Carlos Valdez (14-ERD-048)
New technologies for capturing and catalytically degrading chemical weapon agents would fill a critical national security need. We address the use of molecular-complex scaffolds known as cyclodextrins that possess chemical and physical characteristics suitable for detection and analysis, decontamination, and medical countermeasures where the demand for broad-spectrum solutions is urgent. Our research project focuses on efforts within two classes of chemical warfare agents: the organophosphorus-based nerve agents and a series of incapacitating agents known as fentanyls. Both are of high priority because of their ease of production and availability and their toxicity at low doses. We intend to develop and validate an integrated experimental and computational approach whose goal is the development of cyclodextrin-based nanometer-scale scaffolds for the capture and catalytic destruction of organophosphorus nerve agents and fentanyls. Successful technologies have been developed to mitigate individual issues for known chemical threats. However, establishing broadly applicable and rapidly responsive methodologies targeted at known and (more importantly) emerging threats, remains critical. Although our research addresses the development of designer cyclodextrin molecules for two classes of agents, the foundation of our work is an integrated experimental and computational strategy for the discovery of efficacious cyclodextrins for broad-spectrum application.
We expect to develop an understanding of the mechanism of action of fentanyl on protein receptors, which is key to the development of cyclodextrin for sequestration of these toxic chemicals. Elucidating conditions under which zinc-based organometallic catalysts most efficiently degrade organophosphorus agents will provide insight into the development of effective metallocyclodextrins for decontamination.
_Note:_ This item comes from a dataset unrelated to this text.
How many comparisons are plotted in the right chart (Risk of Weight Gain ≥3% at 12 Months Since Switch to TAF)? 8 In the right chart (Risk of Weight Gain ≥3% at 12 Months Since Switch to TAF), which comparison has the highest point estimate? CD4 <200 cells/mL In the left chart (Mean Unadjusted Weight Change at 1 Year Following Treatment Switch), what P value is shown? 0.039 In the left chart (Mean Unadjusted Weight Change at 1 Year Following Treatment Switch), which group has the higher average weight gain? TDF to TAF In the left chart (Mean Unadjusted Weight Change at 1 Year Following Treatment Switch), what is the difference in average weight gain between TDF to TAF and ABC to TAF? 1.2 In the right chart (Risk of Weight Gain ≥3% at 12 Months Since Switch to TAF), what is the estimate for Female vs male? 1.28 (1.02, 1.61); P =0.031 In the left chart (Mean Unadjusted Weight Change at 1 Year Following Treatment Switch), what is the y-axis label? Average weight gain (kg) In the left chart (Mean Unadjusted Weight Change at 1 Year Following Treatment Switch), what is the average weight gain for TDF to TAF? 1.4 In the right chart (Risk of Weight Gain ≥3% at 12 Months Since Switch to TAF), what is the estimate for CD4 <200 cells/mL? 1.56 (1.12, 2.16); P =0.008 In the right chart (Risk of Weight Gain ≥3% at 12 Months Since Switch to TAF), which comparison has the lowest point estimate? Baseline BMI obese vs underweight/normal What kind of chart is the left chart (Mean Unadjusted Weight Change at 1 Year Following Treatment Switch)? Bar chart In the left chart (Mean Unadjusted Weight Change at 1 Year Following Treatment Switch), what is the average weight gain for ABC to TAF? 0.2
While the cyclodextrins themselves are important for mitigating organophosphorus- and fentanyl-specific threats, it is the development, demonstration, and validation of an integrated design approach capable of optimizing arbitrary host–guest complexes that will be the central accomplishment of our research.
Our strategy focuses on the development of physical and medical countermeasures against fentanyls and organophosphorus nerve agents, which supports the Laboratory's strategic focus area in chemical and biological security for the rapid mitigation of evolving and unknown threats. This project also supports the LLNL core competency in bioscience and bioengineering by evolving an integrated computational and experimental capability for the rapid discovery of highly effective, broadly applicable scaffolds. Through this effort, we are providing a foundation for future progress in environmental remediation technologies, exposure detection capabilities, and the production of advanced materials for use against known and emerging threats.
FY15 Accomplishments and Results
In FY15 we (1) synthesized nine fentanyls for our studies using an improved synthetic route developed in our laboratory, (2) evaluated four zinc-based catalysts in the hydrolysis of the organophosphate-based pesticide paraoxon, (3) evaluated the ability of several cyclodextrins to bind with all nine of the fentanyl compounds we synthesized, and (4) gathered data on the binding of paraoxon (an organophosphate insecticide), along with its hydrolysis products, to b-cyclodextrin.
Publications and Presentations
- Hok, S., et al., Improved and optimized syntheses of fentanyl and related analogs. (2015). LLNL-POST-675520.
- Mayer, B. P., S. E. Baker, and C. A. Valdez, “Kinetics and speciation of paraoxon hydrolysis by zinc(II)-azamacrocyclic catalysts.” Inorg. Chim. Acta. 436, 123 (2015). LLNL-JRNL-663756.